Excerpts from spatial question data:
● ● ● ●

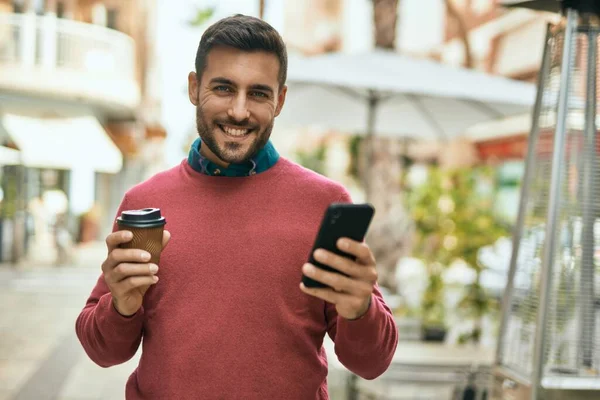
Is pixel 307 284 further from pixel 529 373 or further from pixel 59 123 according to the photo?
pixel 59 123

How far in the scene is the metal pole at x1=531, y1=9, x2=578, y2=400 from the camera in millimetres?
2781

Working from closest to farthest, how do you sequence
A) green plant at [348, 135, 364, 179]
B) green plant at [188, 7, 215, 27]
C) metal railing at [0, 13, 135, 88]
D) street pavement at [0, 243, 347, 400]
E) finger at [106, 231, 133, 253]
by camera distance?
finger at [106, 231, 133, 253], street pavement at [0, 243, 347, 400], green plant at [188, 7, 215, 27], green plant at [348, 135, 364, 179], metal railing at [0, 13, 135, 88]

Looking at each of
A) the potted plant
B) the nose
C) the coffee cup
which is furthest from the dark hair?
the potted plant

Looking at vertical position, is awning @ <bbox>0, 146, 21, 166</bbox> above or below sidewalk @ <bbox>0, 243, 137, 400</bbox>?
above

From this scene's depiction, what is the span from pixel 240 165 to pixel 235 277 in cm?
31

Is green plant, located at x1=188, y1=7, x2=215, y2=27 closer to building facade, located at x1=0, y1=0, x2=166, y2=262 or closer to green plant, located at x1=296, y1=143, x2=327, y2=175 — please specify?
building facade, located at x1=0, y1=0, x2=166, y2=262

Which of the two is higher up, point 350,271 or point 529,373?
point 350,271

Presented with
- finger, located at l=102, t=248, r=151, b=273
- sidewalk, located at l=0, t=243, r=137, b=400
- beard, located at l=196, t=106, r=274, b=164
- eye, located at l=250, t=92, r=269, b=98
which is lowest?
sidewalk, located at l=0, t=243, r=137, b=400

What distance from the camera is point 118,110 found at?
68.3 feet

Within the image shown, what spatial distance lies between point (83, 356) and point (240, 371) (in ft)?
22.0

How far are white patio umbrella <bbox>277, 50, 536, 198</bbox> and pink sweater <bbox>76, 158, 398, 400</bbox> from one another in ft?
11.2

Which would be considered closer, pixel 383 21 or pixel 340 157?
pixel 383 21

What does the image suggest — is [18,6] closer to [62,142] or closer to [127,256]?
[62,142]

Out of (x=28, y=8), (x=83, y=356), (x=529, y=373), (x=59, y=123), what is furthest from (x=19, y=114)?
(x=529, y=373)
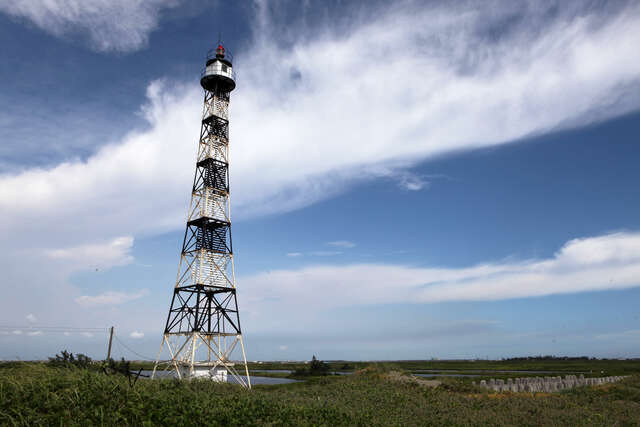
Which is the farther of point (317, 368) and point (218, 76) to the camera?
point (317, 368)

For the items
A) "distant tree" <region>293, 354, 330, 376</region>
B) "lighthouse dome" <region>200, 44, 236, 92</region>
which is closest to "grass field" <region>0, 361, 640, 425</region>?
"lighthouse dome" <region>200, 44, 236, 92</region>

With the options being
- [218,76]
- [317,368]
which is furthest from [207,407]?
[317,368]

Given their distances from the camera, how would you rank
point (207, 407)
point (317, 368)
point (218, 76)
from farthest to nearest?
point (317, 368) → point (218, 76) → point (207, 407)

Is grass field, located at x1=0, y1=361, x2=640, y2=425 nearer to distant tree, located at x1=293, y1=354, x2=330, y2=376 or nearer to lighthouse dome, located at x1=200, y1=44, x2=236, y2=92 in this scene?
lighthouse dome, located at x1=200, y1=44, x2=236, y2=92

● ● ● ●

Repeat the data word for word, from the line that contains "How far are" through the end. Leave the pictures out of your copy.

How far are white patio umbrella <bbox>277, 50, 536, 198</bbox> and pink sweater <bbox>76, 158, 398, 400</bbox> from one another in ft?
11.2

Which would be considered closer, pixel 383 21 or pixel 340 157?
pixel 383 21

What does the image suggest — is [18,6] closer to [62,142] or closer to [127,256]?
[62,142]

Out of (x=28, y=8), (x=83, y=356), (x=529, y=373), (x=59, y=123), what is furthest from (x=19, y=114)?
(x=529, y=373)
Which is the farther of point (317, 368) and point (218, 76) to the camera?
point (317, 368)

For the items
A) "distant tree" <region>293, 354, 330, 376</region>
B) "lighthouse dome" <region>200, 44, 236, 92</region>
which is closest to "grass field" <region>0, 361, 640, 425</region>?
"lighthouse dome" <region>200, 44, 236, 92</region>

With the options being
- [218,76]
- [317,368]
which is furthest from [207,407]?
[317,368]

Given their distances from the camera, how would you rank
point (207, 407)
point (317, 368)
point (218, 76)
from farthest to nearest?
point (317, 368) → point (218, 76) → point (207, 407)

Is grass field, located at x1=0, y1=361, x2=640, y2=425 nearer to distant tree, located at x1=293, y1=354, x2=330, y2=376 or nearer to lighthouse dome, located at x1=200, y1=44, x2=236, y2=92 in this scene?
lighthouse dome, located at x1=200, y1=44, x2=236, y2=92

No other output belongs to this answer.